*Tarefas*:
A. Traduza para o inglês esta frase do trecho selecionado: "Um deles percebeu, na mesma época, que seu comentário tinha sido excluído da página da empresa."
B. Responda com base no trecho selecionado às perguntas abaixo.
(i) Em que cidade fica a sede da consultoria que conseguiu tirar comentários do ar?
(ii) Em pelo menos quantos processos movidos por ex-funcionários a Gradus Consultoria usou os dados obtidos?
(iii) Por meio de qual departamento a Glassdoor foi procurada?
C. Indique se cada afirmação abaixo está de acordo com o trecho selecionado e cite as palavras do trecho que decidem a resposta.
(i) A ação da consultoria contra o site ainda está em andamento.
(ii) A Glassdoor respondeu ao contato feito pela reportagem.
(iii) No site, funcionários e ex-funcionários publicam suas avaliações de forma anônima.

*Trecho selecionado*:

- - -

Compartilhar notícias jurídicas, jurisprudências e doutrinas e apresentar dicas sobre direitos dos cidadãos.
sexta-feira, 19 de agosto de 2022
Empresa vai à Justiça por quebra de sigilo em site de avaliação de empregos
Folha de S.Paulo19 Aug 2022
Fernanda Brigatti
A ideia é relativamente simples. Um site agregador de anúncios de vagas que é também uma comunidade onde funcionários e ex-funcionários compartilham anonimamente suas avaliações sobre os empregadores, detalham salários e apontam prós e contras do trabalho no lugar.
No entanto, o espaço acabou ganhando também um outro propósito: um fórum onde ex-funcionários expiavam suas mágoas e usavam do anonimato para derrubar a reputação de antigos patrões, muitos até motivados por novos empregos em concorrentes.
Foi com um argumento semelhante a esse que uma consultoria com sede em São Paulo conseguiu não somente tirar comentários do ar, como também acessou nomes e emails de seus detratores.
Agora, quase um ano depois da primeira decisão provisória favorável à empresa (depois confirmada pela Justiça; a ação já foi encerrada), as informações obtidas pelo site começaram a ser usadas também em ações trabalhistas. Segundo apuração da Folha, a Gradus Consultoria usou esses dados em pelo menos dois processos movidos por ex-funcionários contra a empresa.
Em um deles, a consultoria pediu a desqualificação de uma testemunha que, segundo seus advogados, era um ex-funcionário que, depois de mudar de emprego e passar a trabalhar para um concorrente, deixou avaliações negativas sobre a empresa no Glassdoor —o que a companhia considerou uma campanha difamatória.
No pedido de desqualificação, o ex-funcionário foi identificado por um email que não era o habitual — era aquele usado no registro de sua avaliação sobre a antiga empregadora. Foi quando ex-empregados souberam que seus comentários sigilosos não estavam protegidos.
Um deles percebeu, na mesma época, que seu comentário tinha sido excluído da página da empresa.
Ao questionar a plataforma, o time jurídico da Glassdoor respondeu: “Apesar de ter vencido a grande maioria de casos desse tipo no Brasil nos últimos anos, perdemos esse. Como você, estamos muito desapontados e compartilhamos da sua frustração com esse resultado”.
Agradusnãofoiaprimeiraa ir à Justiça contra a Glassdoor ou a Lovemondays, empresa brasileira com o mesmo perfil, comprada pela americana em 2016. Mas foi uma das primeiras a conseguir uma sentença favorável no Brasil.
A defesa da Gradus diz que não pode se manifestar sobre o assunto, pois o processo tramitou em segredo de Justiça.
A Glassdoor foi procurada por meio de seu departamento de relações públicas nos Estados Unidos, mas não respondeu. O escritório brasileiro que a representa na Justiça não quis comentar.

- - -

*Dados brutos*:

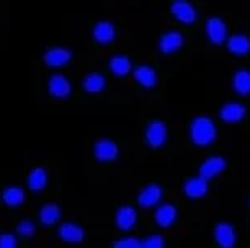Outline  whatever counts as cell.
<instances>
[{"instance_id":"26","label":"cell","mask_w":250,"mask_h":248,"mask_svg":"<svg viewBox=\"0 0 250 248\" xmlns=\"http://www.w3.org/2000/svg\"><path fill=\"white\" fill-rule=\"evenodd\" d=\"M113 248H143V240L134 237H126V238H120Z\"/></svg>"},{"instance_id":"16","label":"cell","mask_w":250,"mask_h":248,"mask_svg":"<svg viewBox=\"0 0 250 248\" xmlns=\"http://www.w3.org/2000/svg\"><path fill=\"white\" fill-rule=\"evenodd\" d=\"M183 190H185L188 198H193V199L203 198V196L208 193V181L200 178V176H198V178H191L185 183V188Z\"/></svg>"},{"instance_id":"6","label":"cell","mask_w":250,"mask_h":248,"mask_svg":"<svg viewBox=\"0 0 250 248\" xmlns=\"http://www.w3.org/2000/svg\"><path fill=\"white\" fill-rule=\"evenodd\" d=\"M93 152H95L97 160L111 162V160H115V158L118 157V146L115 142H111V140H108V139H102V140H98V142L95 144Z\"/></svg>"},{"instance_id":"27","label":"cell","mask_w":250,"mask_h":248,"mask_svg":"<svg viewBox=\"0 0 250 248\" xmlns=\"http://www.w3.org/2000/svg\"><path fill=\"white\" fill-rule=\"evenodd\" d=\"M17 232L20 233V235H23V237H31L33 233L36 232V227H35V224H33L31 221H23V222L18 224Z\"/></svg>"},{"instance_id":"1","label":"cell","mask_w":250,"mask_h":248,"mask_svg":"<svg viewBox=\"0 0 250 248\" xmlns=\"http://www.w3.org/2000/svg\"><path fill=\"white\" fill-rule=\"evenodd\" d=\"M216 139V128L209 118H196L191 123V140L196 146H209Z\"/></svg>"},{"instance_id":"14","label":"cell","mask_w":250,"mask_h":248,"mask_svg":"<svg viewBox=\"0 0 250 248\" xmlns=\"http://www.w3.org/2000/svg\"><path fill=\"white\" fill-rule=\"evenodd\" d=\"M49 93L56 98H67L70 95V83L62 76H54L49 80Z\"/></svg>"},{"instance_id":"29","label":"cell","mask_w":250,"mask_h":248,"mask_svg":"<svg viewBox=\"0 0 250 248\" xmlns=\"http://www.w3.org/2000/svg\"><path fill=\"white\" fill-rule=\"evenodd\" d=\"M0 248H17V238L12 233H2L0 235Z\"/></svg>"},{"instance_id":"17","label":"cell","mask_w":250,"mask_h":248,"mask_svg":"<svg viewBox=\"0 0 250 248\" xmlns=\"http://www.w3.org/2000/svg\"><path fill=\"white\" fill-rule=\"evenodd\" d=\"M177 219V209L172 204H164L160 206L155 212V221L160 227H170Z\"/></svg>"},{"instance_id":"23","label":"cell","mask_w":250,"mask_h":248,"mask_svg":"<svg viewBox=\"0 0 250 248\" xmlns=\"http://www.w3.org/2000/svg\"><path fill=\"white\" fill-rule=\"evenodd\" d=\"M110 70L118 77H125L131 72V60L126 56H115L110 60Z\"/></svg>"},{"instance_id":"5","label":"cell","mask_w":250,"mask_h":248,"mask_svg":"<svg viewBox=\"0 0 250 248\" xmlns=\"http://www.w3.org/2000/svg\"><path fill=\"white\" fill-rule=\"evenodd\" d=\"M206 33L208 38L211 39V43L221 44L224 43L226 36H228V28H226L224 21L219 20V18H209L206 23Z\"/></svg>"},{"instance_id":"8","label":"cell","mask_w":250,"mask_h":248,"mask_svg":"<svg viewBox=\"0 0 250 248\" xmlns=\"http://www.w3.org/2000/svg\"><path fill=\"white\" fill-rule=\"evenodd\" d=\"M72 59V53L65 48H53L44 54V62L51 67H61Z\"/></svg>"},{"instance_id":"4","label":"cell","mask_w":250,"mask_h":248,"mask_svg":"<svg viewBox=\"0 0 250 248\" xmlns=\"http://www.w3.org/2000/svg\"><path fill=\"white\" fill-rule=\"evenodd\" d=\"M172 13L175 15L177 20H180L182 23L190 25L196 20V10L191 3L185 2V0H175L172 3Z\"/></svg>"},{"instance_id":"21","label":"cell","mask_w":250,"mask_h":248,"mask_svg":"<svg viewBox=\"0 0 250 248\" xmlns=\"http://www.w3.org/2000/svg\"><path fill=\"white\" fill-rule=\"evenodd\" d=\"M2 201L7 206H10V208H17V206H20L25 201V193L18 186H8V188L3 190Z\"/></svg>"},{"instance_id":"3","label":"cell","mask_w":250,"mask_h":248,"mask_svg":"<svg viewBox=\"0 0 250 248\" xmlns=\"http://www.w3.org/2000/svg\"><path fill=\"white\" fill-rule=\"evenodd\" d=\"M214 237L216 242L221 248H234L235 242H237V235H235V230L230 224H218L214 229Z\"/></svg>"},{"instance_id":"20","label":"cell","mask_w":250,"mask_h":248,"mask_svg":"<svg viewBox=\"0 0 250 248\" xmlns=\"http://www.w3.org/2000/svg\"><path fill=\"white\" fill-rule=\"evenodd\" d=\"M48 183V173H46L44 168H35V170H31L30 176H28V188L31 191H41Z\"/></svg>"},{"instance_id":"10","label":"cell","mask_w":250,"mask_h":248,"mask_svg":"<svg viewBox=\"0 0 250 248\" xmlns=\"http://www.w3.org/2000/svg\"><path fill=\"white\" fill-rule=\"evenodd\" d=\"M58 233H59V237L62 238V240L69 242V243H80L83 240V237H85L83 229L79 227L77 224H72V222L62 224V226L59 227Z\"/></svg>"},{"instance_id":"12","label":"cell","mask_w":250,"mask_h":248,"mask_svg":"<svg viewBox=\"0 0 250 248\" xmlns=\"http://www.w3.org/2000/svg\"><path fill=\"white\" fill-rule=\"evenodd\" d=\"M136 221H138V216H136V210L131 208V206H125V208L118 209L116 224L121 230H129V229H133Z\"/></svg>"},{"instance_id":"15","label":"cell","mask_w":250,"mask_h":248,"mask_svg":"<svg viewBox=\"0 0 250 248\" xmlns=\"http://www.w3.org/2000/svg\"><path fill=\"white\" fill-rule=\"evenodd\" d=\"M134 78L146 88L155 87V83H157V74H155V70L152 67H149V65H139V67L134 70Z\"/></svg>"},{"instance_id":"25","label":"cell","mask_w":250,"mask_h":248,"mask_svg":"<svg viewBox=\"0 0 250 248\" xmlns=\"http://www.w3.org/2000/svg\"><path fill=\"white\" fill-rule=\"evenodd\" d=\"M105 83L106 80L103 76H100V74H90V76H87L85 80H83V88L90 93H98L105 88Z\"/></svg>"},{"instance_id":"13","label":"cell","mask_w":250,"mask_h":248,"mask_svg":"<svg viewBox=\"0 0 250 248\" xmlns=\"http://www.w3.org/2000/svg\"><path fill=\"white\" fill-rule=\"evenodd\" d=\"M93 38L97 43L108 44L115 39V26L110 21H100L93 28Z\"/></svg>"},{"instance_id":"22","label":"cell","mask_w":250,"mask_h":248,"mask_svg":"<svg viewBox=\"0 0 250 248\" xmlns=\"http://www.w3.org/2000/svg\"><path fill=\"white\" fill-rule=\"evenodd\" d=\"M228 48L232 54L244 56L250 51V39L244 35H235L228 41Z\"/></svg>"},{"instance_id":"7","label":"cell","mask_w":250,"mask_h":248,"mask_svg":"<svg viewBox=\"0 0 250 248\" xmlns=\"http://www.w3.org/2000/svg\"><path fill=\"white\" fill-rule=\"evenodd\" d=\"M226 168V162L224 158L221 157H211L205 160V163L201 165L200 168V178H203L205 181L214 178L216 175H219L221 172H223Z\"/></svg>"},{"instance_id":"18","label":"cell","mask_w":250,"mask_h":248,"mask_svg":"<svg viewBox=\"0 0 250 248\" xmlns=\"http://www.w3.org/2000/svg\"><path fill=\"white\" fill-rule=\"evenodd\" d=\"M245 116V108L239 103H228L223 110H221V118L226 123H237V121L244 119Z\"/></svg>"},{"instance_id":"28","label":"cell","mask_w":250,"mask_h":248,"mask_svg":"<svg viewBox=\"0 0 250 248\" xmlns=\"http://www.w3.org/2000/svg\"><path fill=\"white\" fill-rule=\"evenodd\" d=\"M143 248H164V238L160 235H150L143 240Z\"/></svg>"},{"instance_id":"24","label":"cell","mask_w":250,"mask_h":248,"mask_svg":"<svg viewBox=\"0 0 250 248\" xmlns=\"http://www.w3.org/2000/svg\"><path fill=\"white\" fill-rule=\"evenodd\" d=\"M234 90L239 95H249L250 93V72L249 70H239L234 76Z\"/></svg>"},{"instance_id":"9","label":"cell","mask_w":250,"mask_h":248,"mask_svg":"<svg viewBox=\"0 0 250 248\" xmlns=\"http://www.w3.org/2000/svg\"><path fill=\"white\" fill-rule=\"evenodd\" d=\"M162 198V188L159 185H149L141 191L138 196V201L143 208H152Z\"/></svg>"},{"instance_id":"11","label":"cell","mask_w":250,"mask_h":248,"mask_svg":"<svg viewBox=\"0 0 250 248\" xmlns=\"http://www.w3.org/2000/svg\"><path fill=\"white\" fill-rule=\"evenodd\" d=\"M160 51L165 54L175 53L183 46V36L178 31H168L167 35H164L160 38Z\"/></svg>"},{"instance_id":"19","label":"cell","mask_w":250,"mask_h":248,"mask_svg":"<svg viewBox=\"0 0 250 248\" xmlns=\"http://www.w3.org/2000/svg\"><path fill=\"white\" fill-rule=\"evenodd\" d=\"M61 219V208L58 204H46L41 208L40 210V222L43 226L49 227V226H54Z\"/></svg>"},{"instance_id":"2","label":"cell","mask_w":250,"mask_h":248,"mask_svg":"<svg viewBox=\"0 0 250 248\" xmlns=\"http://www.w3.org/2000/svg\"><path fill=\"white\" fill-rule=\"evenodd\" d=\"M165 139H167V128L162 121H152L147 126V131H146V140L150 147H160L165 144Z\"/></svg>"}]
</instances>
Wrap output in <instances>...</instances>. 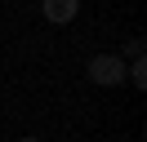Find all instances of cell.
<instances>
[{
    "mask_svg": "<svg viewBox=\"0 0 147 142\" xmlns=\"http://www.w3.org/2000/svg\"><path fill=\"white\" fill-rule=\"evenodd\" d=\"M40 13H45L54 27H67L76 13H80V0H40Z\"/></svg>",
    "mask_w": 147,
    "mask_h": 142,
    "instance_id": "2",
    "label": "cell"
},
{
    "mask_svg": "<svg viewBox=\"0 0 147 142\" xmlns=\"http://www.w3.org/2000/svg\"><path fill=\"white\" fill-rule=\"evenodd\" d=\"M22 142H40V138H22Z\"/></svg>",
    "mask_w": 147,
    "mask_h": 142,
    "instance_id": "3",
    "label": "cell"
},
{
    "mask_svg": "<svg viewBox=\"0 0 147 142\" xmlns=\"http://www.w3.org/2000/svg\"><path fill=\"white\" fill-rule=\"evenodd\" d=\"M89 80L102 84V89L120 84V80H125V58H120V53H94L89 58Z\"/></svg>",
    "mask_w": 147,
    "mask_h": 142,
    "instance_id": "1",
    "label": "cell"
}]
</instances>
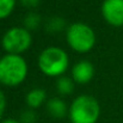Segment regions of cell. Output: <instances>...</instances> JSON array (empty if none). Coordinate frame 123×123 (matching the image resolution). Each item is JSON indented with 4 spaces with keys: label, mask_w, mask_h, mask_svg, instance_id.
Listing matches in <instances>:
<instances>
[{
    "label": "cell",
    "mask_w": 123,
    "mask_h": 123,
    "mask_svg": "<svg viewBox=\"0 0 123 123\" xmlns=\"http://www.w3.org/2000/svg\"><path fill=\"white\" fill-rule=\"evenodd\" d=\"M47 98V94H45V91L43 88H34L31 91H29L26 93V97H25V102H26V105L30 108V109H37L40 108L42 104L44 103Z\"/></svg>",
    "instance_id": "obj_9"
},
{
    "label": "cell",
    "mask_w": 123,
    "mask_h": 123,
    "mask_svg": "<svg viewBox=\"0 0 123 123\" xmlns=\"http://www.w3.org/2000/svg\"><path fill=\"white\" fill-rule=\"evenodd\" d=\"M66 40L73 50L84 54L93 48L96 43V35L91 26L85 23L78 22L69 25L66 31Z\"/></svg>",
    "instance_id": "obj_4"
},
{
    "label": "cell",
    "mask_w": 123,
    "mask_h": 123,
    "mask_svg": "<svg viewBox=\"0 0 123 123\" xmlns=\"http://www.w3.org/2000/svg\"><path fill=\"white\" fill-rule=\"evenodd\" d=\"M16 7V0H0V19L8 17Z\"/></svg>",
    "instance_id": "obj_13"
},
{
    "label": "cell",
    "mask_w": 123,
    "mask_h": 123,
    "mask_svg": "<svg viewBox=\"0 0 123 123\" xmlns=\"http://www.w3.org/2000/svg\"><path fill=\"white\" fill-rule=\"evenodd\" d=\"M5 109H6V98H5L4 92L0 90V118L2 117V115L5 112Z\"/></svg>",
    "instance_id": "obj_16"
},
{
    "label": "cell",
    "mask_w": 123,
    "mask_h": 123,
    "mask_svg": "<svg viewBox=\"0 0 123 123\" xmlns=\"http://www.w3.org/2000/svg\"><path fill=\"white\" fill-rule=\"evenodd\" d=\"M47 111L49 115H51L54 118H63L67 112H68V109H67V105L66 103L60 99V98H51L47 102Z\"/></svg>",
    "instance_id": "obj_8"
},
{
    "label": "cell",
    "mask_w": 123,
    "mask_h": 123,
    "mask_svg": "<svg viewBox=\"0 0 123 123\" xmlns=\"http://www.w3.org/2000/svg\"><path fill=\"white\" fill-rule=\"evenodd\" d=\"M22 5L25 6V7H29V8H34V7H37L40 4H41V0H20Z\"/></svg>",
    "instance_id": "obj_15"
},
{
    "label": "cell",
    "mask_w": 123,
    "mask_h": 123,
    "mask_svg": "<svg viewBox=\"0 0 123 123\" xmlns=\"http://www.w3.org/2000/svg\"><path fill=\"white\" fill-rule=\"evenodd\" d=\"M94 75L93 65L88 61H79L72 68V78L79 84H87Z\"/></svg>",
    "instance_id": "obj_7"
},
{
    "label": "cell",
    "mask_w": 123,
    "mask_h": 123,
    "mask_svg": "<svg viewBox=\"0 0 123 123\" xmlns=\"http://www.w3.org/2000/svg\"><path fill=\"white\" fill-rule=\"evenodd\" d=\"M32 43V37L29 30L22 26L10 28L2 36L1 44L7 54L20 55L26 51Z\"/></svg>",
    "instance_id": "obj_5"
},
{
    "label": "cell",
    "mask_w": 123,
    "mask_h": 123,
    "mask_svg": "<svg viewBox=\"0 0 123 123\" xmlns=\"http://www.w3.org/2000/svg\"><path fill=\"white\" fill-rule=\"evenodd\" d=\"M38 68L48 77H62L69 66L67 53L59 47H47L38 55Z\"/></svg>",
    "instance_id": "obj_1"
},
{
    "label": "cell",
    "mask_w": 123,
    "mask_h": 123,
    "mask_svg": "<svg viewBox=\"0 0 123 123\" xmlns=\"http://www.w3.org/2000/svg\"><path fill=\"white\" fill-rule=\"evenodd\" d=\"M1 123H20L17 120H13V118H6V120H2Z\"/></svg>",
    "instance_id": "obj_17"
},
{
    "label": "cell",
    "mask_w": 123,
    "mask_h": 123,
    "mask_svg": "<svg viewBox=\"0 0 123 123\" xmlns=\"http://www.w3.org/2000/svg\"><path fill=\"white\" fill-rule=\"evenodd\" d=\"M56 90L61 94H69L74 90V82L68 77H59L56 80Z\"/></svg>",
    "instance_id": "obj_10"
},
{
    "label": "cell",
    "mask_w": 123,
    "mask_h": 123,
    "mask_svg": "<svg viewBox=\"0 0 123 123\" xmlns=\"http://www.w3.org/2000/svg\"><path fill=\"white\" fill-rule=\"evenodd\" d=\"M66 25V22L63 18H60V17H53L50 18L47 23H45V29L50 34H56L61 30H63Z\"/></svg>",
    "instance_id": "obj_11"
},
{
    "label": "cell",
    "mask_w": 123,
    "mask_h": 123,
    "mask_svg": "<svg viewBox=\"0 0 123 123\" xmlns=\"http://www.w3.org/2000/svg\"><path fill=\"white\" fill-rule=\"evenodd\" d=\"M100 116V106L96 98L88 94L77 97L69 108L72 123H96Z\"/></svg>",
    "instance_id": "obj_3"
},
{
    "label": "cell",
    "mask_w": 123,
    "mask_h": 123,
    "mask_svg": "<svg viewBox=\"0 0 123 123\" xmlns=\"http://www.w3.org/2000/svg\"><path fill=\"white\" fill-rule=\"evenodd\" d=\"M28 65L22 55L6 54L0 59V82L6 86H17L25 80Z\"/></svg>",
    "instance_id": "obj_2"
},
{
    "label": "cell",
    "mask_w": 123,
    "mask_h": 123,
    "mask_svg": "<svg viewBox=\"0 0 123 123\" xmlns=\"http://www.w3.org/2000/svg\"><path fill=\"white\" fill-rule=\"evenodd\" d=\"M20 123H35L36 122V114L32 109L25 110L20 114V118H19Z\"/></svg>",
    "instance_id": "obj_14"
},
{
    "label": "cell",
    "mask_w": 123,
    "mask_h": 123,
    "mask_svg": "<svg viewBox=\"0 0 123 123\" xmlns=\"http://www.w3.org/2000/svg\"><path fill=\"white\" fill-rule=\"evenodd\" d=\"M102 14L112 26L123 25V0H104L102 4Z\"/></svg>",
    "instance_id": "obj_6"
},
{
    "label": "cell",
    "mask_w": 123,
    "mask_h": 123,
    "mask_svg": "<svg viewBox=\"0 0 123 123\" xmlns=\"http://www.w3.org/2000/svg\"><path fill=\"white\" fill-rule=\"evenodd\" d=\"M41 24V17L40 14L35 13V12H29L25 18H24V25L25 29L31 31V30H36Z\"/></svg>",
    "instance_id": "obj_12"
}]
</instances>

- - -

*Respostas*:
A. One of them noticed, around the same time, that their comment had been removed from the company's page.

B.
(i) São Paulo.
(ii) Dois.
(iii) Pelo departamento de relações públicas nos Estados Unidos.

C.
(i) Não: "a ação já foi encerrada".
(ii) Não: "A Glassdoor foi procurada por meio de seu departamento de relações públicas nos Estados Unidos, mas não respondeu."
(iii) Sim: "funcionários e ex-funcionários compartilham anonimamente suas avaliações sobre os empregadores".